His larger point is that the tropism toward wrong love, toward sin, is at the center of the human personality. People not only sin, we have a weird fascination with sin. If we hear that some celebrity has committed some outrageous scandal, we’re kind of disappointed when it turns out the rumor isn’t really true. If you leave sweet children to their own devices with nothing to do, before long they will find a way to get into trouble. (The British writer G. K. Chesterton once observed that the reality of sin can be seen on a lovely Sunday afternoon when bored and restless children start torturing the cat.)

Even sweet institutions, like camaraderie and friendship, can be distorted if they are unattached to a higher calling. The story of the stealing of the pears is also the story of a rotten friendship. Augustine realizes he probably wouldn’t have done it if he had been alone. It was the desire for camaraderie, for mutual admiration, that egged the boys on into doing what they did. We so fear exclusion from the group that we are willing to do things that we would find unconscionable in other circumstances. When unattached to the right ends, communities can be more barbarous than individuals.

**RECORDED DATA:**
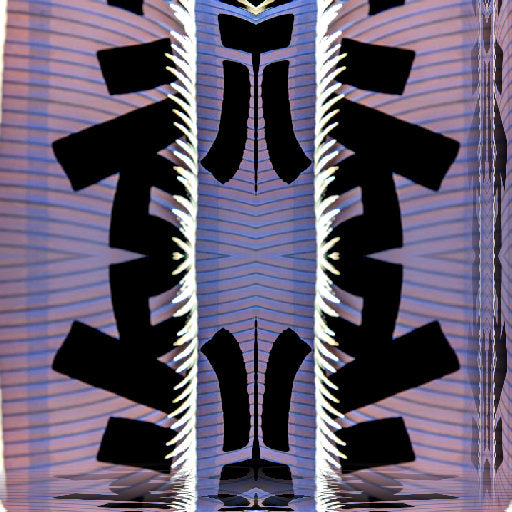 Seamless mirror wallpaper pattern — Calligraphy by wallpaper⁶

**WHAT TO WORK ON:**
#1 Answer these questions about the excerpt on sin and Augustine, one line each:
(a) What scene did G. K. Chesterton say shows the reality of sin?
(b) What did Augustine realize about stealing the pears if he had been alone?
(c) What desire egged the boys on?
#2 Resume the excerpt on sin and Augustine, starting after its final sentence.
The data shown above plays no part in this.

**ANSWERS TO THIS EXERCISE:**
#1
(a) Bored and restless children torturing the cat on a lovely Sunday afternoon.
(b) He probably wouldn't have done it.
(c) The desire for camaraderie, for mutual admiration.

#2
God’s Presence

The second large observation that flows from Augustine’s internal excavation is that the human mind does not contain itself, but stretches out toward infinity. It’s not only rottenness Augustine finds within, but also intimations of perfection, sensations of transcendence, emotions and thoughts and feelings that extend beyond the finite and into another realm. If you wanted to capture Augustine’s attitude here, you might say that his thoughts enter and embrace the material world, but then fly up and surpass it.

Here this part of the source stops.